The phase-separation dynamics of a ternary mixture (A, B and C) coupled with a reversible chemical reaction between the two constituents A and B is presented. It is demonstrated that the free-energy functional form of time-dependent-Ginzburg-Landau equation describing the phase-separation dynamics of the ternary mixture coupled with a reversible chemical reaction is similar to that of the mixture composed of a block copolymer and a homopolymer. Our simulation study reveals that for the case of equal forward and backward reaction rates, the lamellar thickness scales with the reaction rate constant as a single power law λL∼Γ−0.22, regardless of high or low reaction rate regimes.
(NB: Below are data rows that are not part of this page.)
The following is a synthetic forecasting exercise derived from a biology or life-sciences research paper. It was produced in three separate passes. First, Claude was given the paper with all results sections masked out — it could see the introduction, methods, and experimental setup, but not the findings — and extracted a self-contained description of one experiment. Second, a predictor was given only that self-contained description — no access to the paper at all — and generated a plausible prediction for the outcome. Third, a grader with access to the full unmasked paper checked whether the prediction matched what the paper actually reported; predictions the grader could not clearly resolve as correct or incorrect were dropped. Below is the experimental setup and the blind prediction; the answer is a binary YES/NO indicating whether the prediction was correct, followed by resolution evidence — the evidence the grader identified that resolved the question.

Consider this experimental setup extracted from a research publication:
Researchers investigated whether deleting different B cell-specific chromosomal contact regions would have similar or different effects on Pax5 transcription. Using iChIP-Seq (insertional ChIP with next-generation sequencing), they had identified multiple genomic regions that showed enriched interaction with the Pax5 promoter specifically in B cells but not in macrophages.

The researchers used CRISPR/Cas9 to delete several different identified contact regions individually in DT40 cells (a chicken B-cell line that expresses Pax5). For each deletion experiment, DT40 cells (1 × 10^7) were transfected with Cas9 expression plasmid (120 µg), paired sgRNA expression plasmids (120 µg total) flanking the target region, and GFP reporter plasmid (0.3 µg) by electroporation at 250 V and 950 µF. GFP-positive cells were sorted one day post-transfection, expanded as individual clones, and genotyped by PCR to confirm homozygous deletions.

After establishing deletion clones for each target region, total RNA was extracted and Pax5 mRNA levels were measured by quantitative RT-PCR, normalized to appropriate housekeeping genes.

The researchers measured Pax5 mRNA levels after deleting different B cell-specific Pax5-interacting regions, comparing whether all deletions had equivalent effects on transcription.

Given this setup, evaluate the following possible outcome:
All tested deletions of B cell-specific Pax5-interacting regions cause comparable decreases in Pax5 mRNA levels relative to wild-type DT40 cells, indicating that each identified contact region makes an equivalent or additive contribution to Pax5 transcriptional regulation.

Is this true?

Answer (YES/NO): NO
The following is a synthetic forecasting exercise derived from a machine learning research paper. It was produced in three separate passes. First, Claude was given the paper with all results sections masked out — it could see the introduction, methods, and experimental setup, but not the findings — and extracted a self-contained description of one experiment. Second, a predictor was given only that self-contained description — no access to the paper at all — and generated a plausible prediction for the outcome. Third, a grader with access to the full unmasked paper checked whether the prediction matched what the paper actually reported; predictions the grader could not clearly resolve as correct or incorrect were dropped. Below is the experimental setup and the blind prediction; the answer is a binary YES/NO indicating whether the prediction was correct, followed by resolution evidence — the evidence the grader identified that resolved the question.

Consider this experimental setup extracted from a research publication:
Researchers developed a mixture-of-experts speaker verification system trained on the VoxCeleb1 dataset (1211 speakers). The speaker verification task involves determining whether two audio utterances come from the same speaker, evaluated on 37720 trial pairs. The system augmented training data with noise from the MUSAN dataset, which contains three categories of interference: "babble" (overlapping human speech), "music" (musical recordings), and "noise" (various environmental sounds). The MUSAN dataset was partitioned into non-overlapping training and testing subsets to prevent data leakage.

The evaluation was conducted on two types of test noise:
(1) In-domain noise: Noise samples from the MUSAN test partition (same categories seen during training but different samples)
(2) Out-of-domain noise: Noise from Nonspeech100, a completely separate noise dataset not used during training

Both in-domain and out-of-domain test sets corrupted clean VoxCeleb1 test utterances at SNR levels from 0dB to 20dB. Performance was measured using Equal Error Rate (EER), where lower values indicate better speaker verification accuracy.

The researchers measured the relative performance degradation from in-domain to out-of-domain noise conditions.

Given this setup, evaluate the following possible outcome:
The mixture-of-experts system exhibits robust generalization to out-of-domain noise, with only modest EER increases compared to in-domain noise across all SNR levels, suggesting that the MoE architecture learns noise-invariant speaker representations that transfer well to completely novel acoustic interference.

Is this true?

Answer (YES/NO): NO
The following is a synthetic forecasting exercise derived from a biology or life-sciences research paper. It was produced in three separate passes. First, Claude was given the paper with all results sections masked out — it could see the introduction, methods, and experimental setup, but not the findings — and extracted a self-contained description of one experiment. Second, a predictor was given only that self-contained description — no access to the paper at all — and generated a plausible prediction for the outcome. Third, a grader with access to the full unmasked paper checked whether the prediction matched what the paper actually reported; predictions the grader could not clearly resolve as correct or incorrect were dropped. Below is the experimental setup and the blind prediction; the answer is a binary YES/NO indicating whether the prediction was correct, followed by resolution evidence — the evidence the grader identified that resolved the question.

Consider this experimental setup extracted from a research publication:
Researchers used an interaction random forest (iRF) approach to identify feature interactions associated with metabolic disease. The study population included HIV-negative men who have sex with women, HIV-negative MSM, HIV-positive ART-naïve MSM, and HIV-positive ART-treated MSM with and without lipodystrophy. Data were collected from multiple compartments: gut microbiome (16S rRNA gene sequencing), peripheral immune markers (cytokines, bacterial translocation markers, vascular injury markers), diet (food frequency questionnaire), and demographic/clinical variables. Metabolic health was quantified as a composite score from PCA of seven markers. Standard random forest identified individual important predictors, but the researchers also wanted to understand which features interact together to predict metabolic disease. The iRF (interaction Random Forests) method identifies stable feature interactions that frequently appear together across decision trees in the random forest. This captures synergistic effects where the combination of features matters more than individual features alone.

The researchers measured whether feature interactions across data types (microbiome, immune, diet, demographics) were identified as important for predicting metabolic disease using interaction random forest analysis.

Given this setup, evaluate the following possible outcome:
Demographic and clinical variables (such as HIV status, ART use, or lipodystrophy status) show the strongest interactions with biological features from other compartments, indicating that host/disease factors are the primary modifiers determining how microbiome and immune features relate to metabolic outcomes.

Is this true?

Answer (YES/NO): NO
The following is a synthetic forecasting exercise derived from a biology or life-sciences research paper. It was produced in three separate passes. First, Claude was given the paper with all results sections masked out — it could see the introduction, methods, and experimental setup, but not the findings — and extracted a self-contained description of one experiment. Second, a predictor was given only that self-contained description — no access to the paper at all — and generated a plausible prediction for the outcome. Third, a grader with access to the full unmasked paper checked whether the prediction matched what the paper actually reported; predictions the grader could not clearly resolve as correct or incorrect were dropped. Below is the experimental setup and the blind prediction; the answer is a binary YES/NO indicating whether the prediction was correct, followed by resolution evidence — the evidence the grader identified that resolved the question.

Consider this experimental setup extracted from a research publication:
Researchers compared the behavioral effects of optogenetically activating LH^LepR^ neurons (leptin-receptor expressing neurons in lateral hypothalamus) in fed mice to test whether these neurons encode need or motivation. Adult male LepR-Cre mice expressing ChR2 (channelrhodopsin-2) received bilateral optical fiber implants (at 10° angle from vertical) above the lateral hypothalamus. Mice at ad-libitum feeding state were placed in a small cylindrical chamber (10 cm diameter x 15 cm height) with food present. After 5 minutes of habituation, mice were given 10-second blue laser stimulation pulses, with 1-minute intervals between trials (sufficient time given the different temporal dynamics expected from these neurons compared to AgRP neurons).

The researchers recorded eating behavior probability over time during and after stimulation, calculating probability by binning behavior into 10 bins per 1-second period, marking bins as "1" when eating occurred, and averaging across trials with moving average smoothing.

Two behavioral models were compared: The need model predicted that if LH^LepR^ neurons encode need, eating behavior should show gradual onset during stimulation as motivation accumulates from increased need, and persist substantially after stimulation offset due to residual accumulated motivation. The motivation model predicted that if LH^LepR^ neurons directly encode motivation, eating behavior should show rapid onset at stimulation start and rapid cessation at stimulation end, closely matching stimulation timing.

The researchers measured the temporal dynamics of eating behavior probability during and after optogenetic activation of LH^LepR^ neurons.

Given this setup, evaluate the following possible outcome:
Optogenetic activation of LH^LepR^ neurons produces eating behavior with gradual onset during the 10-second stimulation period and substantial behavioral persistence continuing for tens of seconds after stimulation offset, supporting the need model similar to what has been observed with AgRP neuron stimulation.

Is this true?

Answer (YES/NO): NO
This study sheds insight to the unique features of the involvement of chemical reaction in the phase separation of the ternary mixture. If chemical reaction and phase separation take place simultaneously, the different pattern evolutions at high and low reaction rate constants are originated from the balance between the domain coarsening due to phase separation and the breakup of the continuous phase due to the chemical conversion. The different pattern evolution at high and low reaction rate constants when chemical reaction lags behind phase separation can be interpreted in terms of the discrepancy between the domain sizes at the time step immediately before the turning on of the chemical reaction and the inherent lamellar thickness. It is also pointed out that the crossover of the ternary mixture from one phase region to another, due to the concentration change between A and B, might generate interesting steady-state domain patterns.